*** Opening of RAW DATA ***

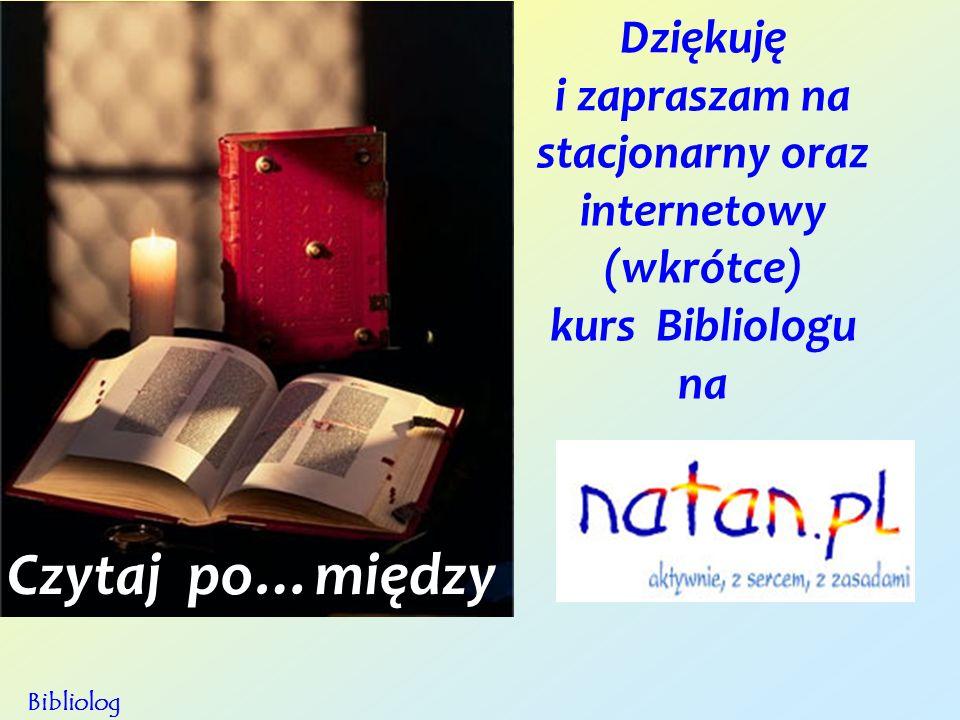 Dziękuję i zapraszam na stacjonarny oraz internetowy (wkrótce) kurs Bibliologu na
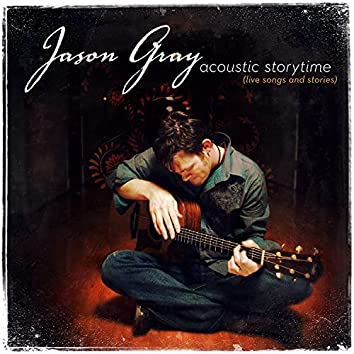 Acoustic Storytime (Live Songs and Stories)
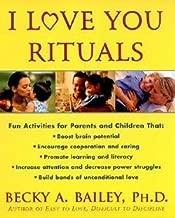 Rebecca Anne Bailey: I Love You Rituals (Paperback); 2000 Edition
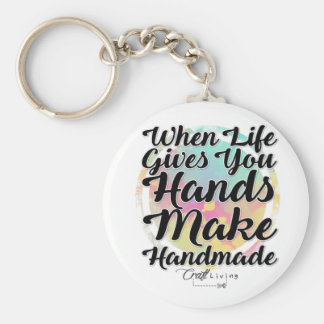 When Life Gives You Hands, Make Handmade Basic Round Button Keychain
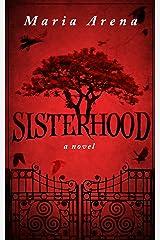 Sisterhood Kindle Edition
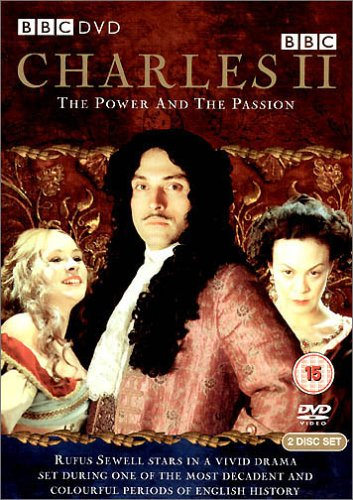 Charles II: The Power & the Passion
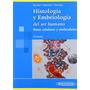 Histología Y Embriología Del Ser Humano. 4ª Ed. Eynard.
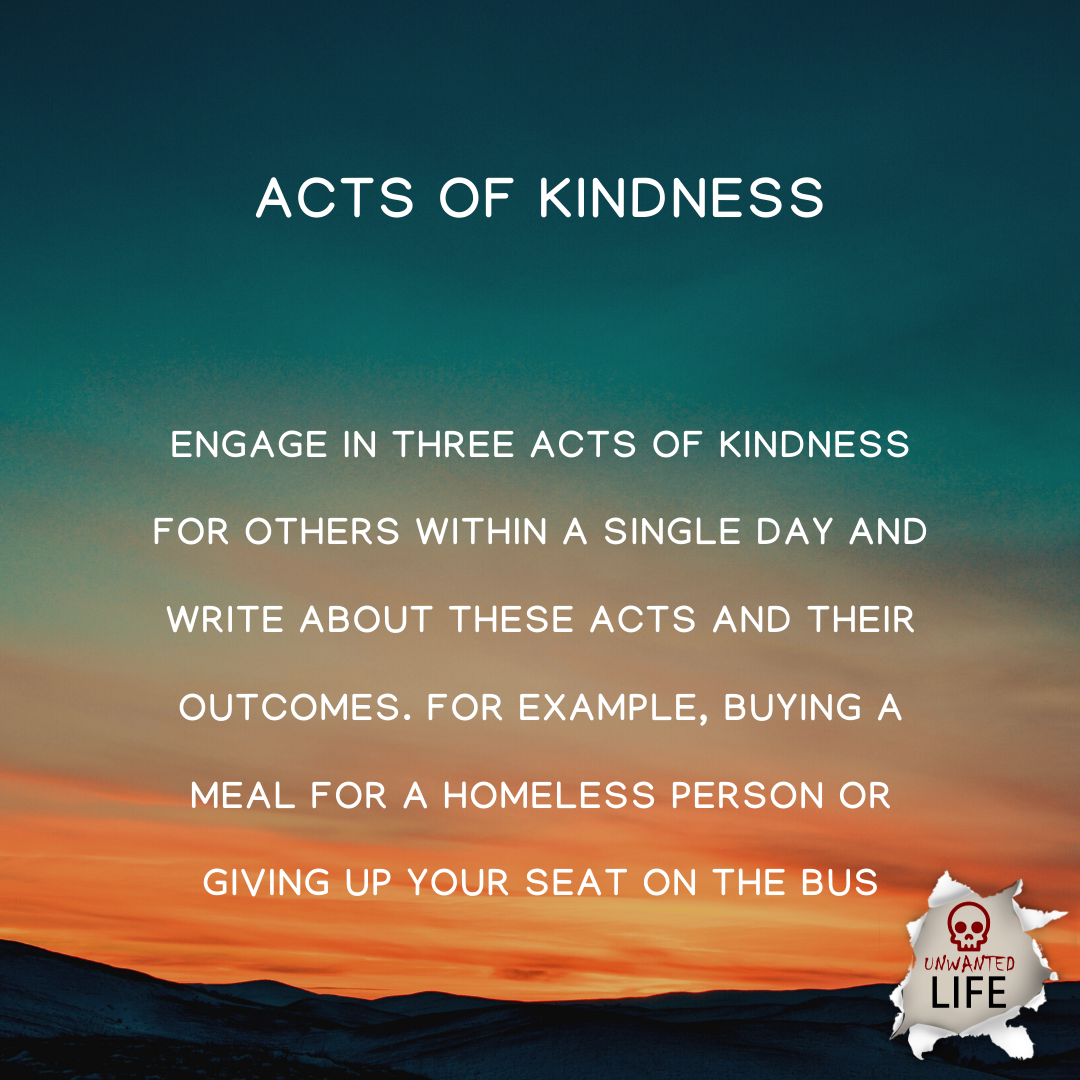 acts of kindness | Positive Psychology Intervention | Unwanted Life | Mental Health and Wellness Blog
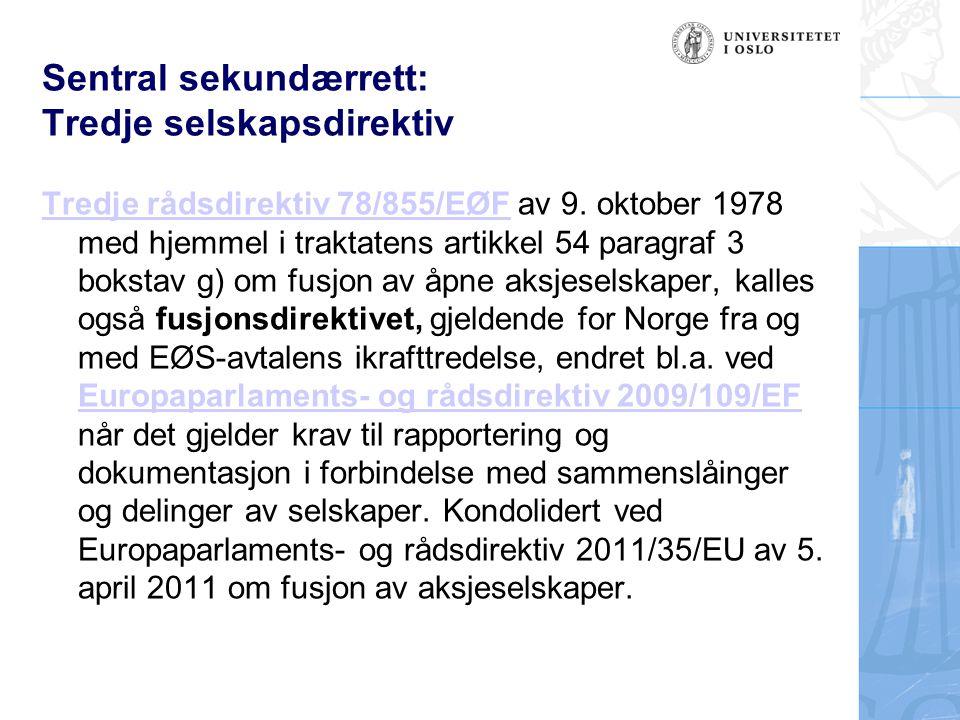 Sentral sekundærrett: Tredje selskapsdirektiv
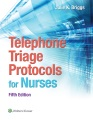 Product Telephone Triage Protocols for Nurses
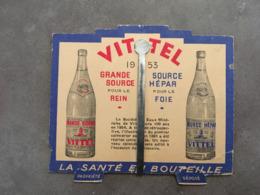 CALENDRIER SUR SUPPORT 1953 PUBLICITE VITTEL GRANDE SOURCE - Small : 1941-60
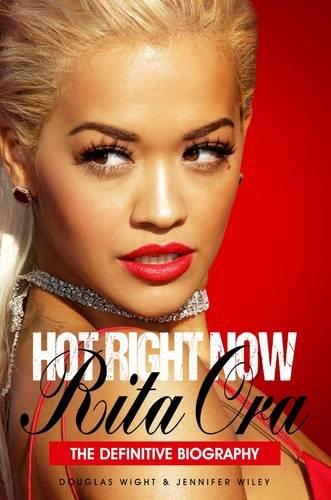 Hot Right Now: The Definitive Biography of Rita - Style Rita Ora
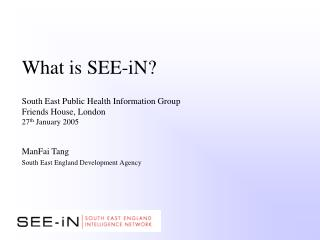 What is SEE-iN   South East Public Health Information Group Friends House, London 27th January 2005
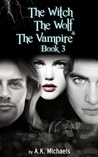 Witch, the Wolf and the Vampire, Book 3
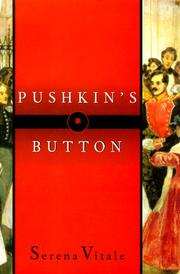 PUSHKIN'S BUTTON by Serena Vitale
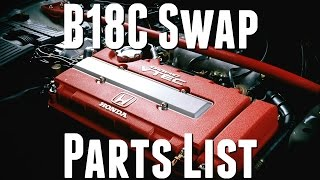 B18 Swap Parts List and Guide || Engine Swap Parts List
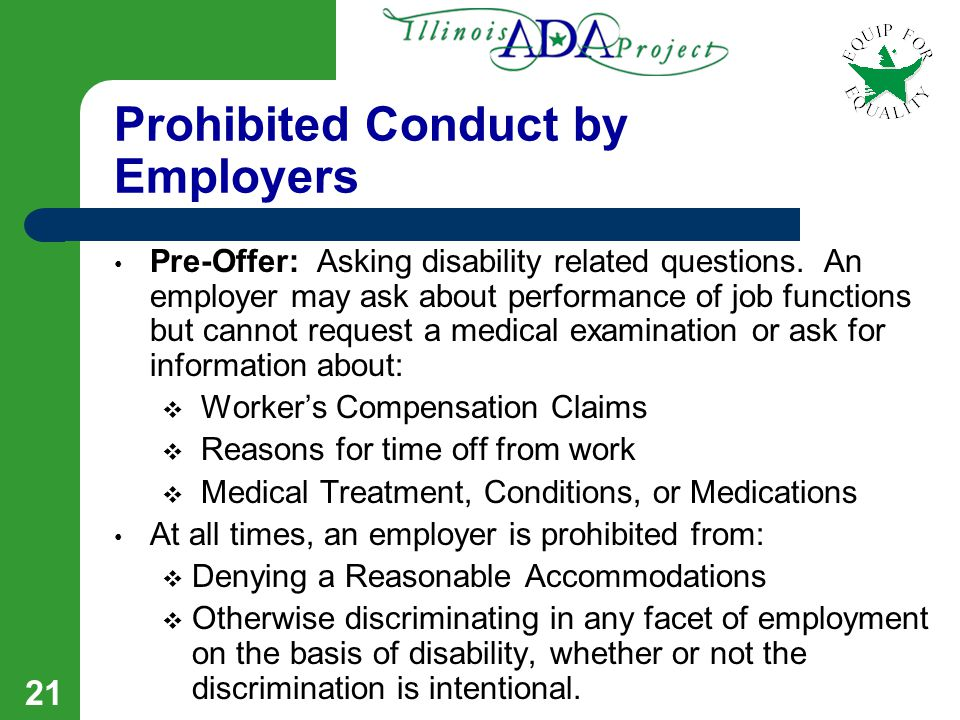 20 Workplace Protections Under The ADA Discrimination is prohibited in any facet of employment, including: Job application procedures Hiring / Firing Benefits and Compensation Advancement Training Any terms, conditions, or privileges of employment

*** Close of RAW DATA ***

EXERCISE DIRECTIONS -> The records above are to be transcribed exactly, with every picture left out.

WRITTEN RESPONSE ->
 Dziękuję i zapraszam na stacjonarny oraz internetowy (wkrótce) kurs Bibliologu na
 Acoustic Storytime (Live Songs and Stories)
 Rebecca Anne Bailey: I Love You Rituals (Paperback); 2000 Edition
 When Life Gives You Hands, Make Handmade Basic Round Button Keychain
 Sisterhood Kindle Edition
 Charles II: The Power & the Passion
 Histología Y Embriología Del Ser Humano. 4ª Ed. Eynard.
 acts of kindness | Positive Psychology Intervention | Unwanted Life | Mental Health and Wellness Blog
 Sentral sekundærrett: Tredje selskapsdirektiv
 Product Telephone Triage Protocols for Nurses
 CALENDRIER SUR SUPPORT 1953 PUBLICITE VITTEL GRANDE SOURCE - Small : 1941-60
 Hot Right Now: The Definitive Biography of Rita - Style Rita Ora
 What is SEE-iN   South East Public Health Information Group Friends House, London 27th January 2005
 Witch, the Wolf and the Vampire, Book 3
 PUSHKIN'S BUTTON by Serena Vitale
 B18 Swap Parts List and Guide || Engine Swap Parts List
 20 Workplace Protections Under The ADA Discrimination is prohibited in any facet of employment, including: Job application procedures Hiring / Firing Benefits and Compensation Advancement Training Any terms, conditions, or privileges of employment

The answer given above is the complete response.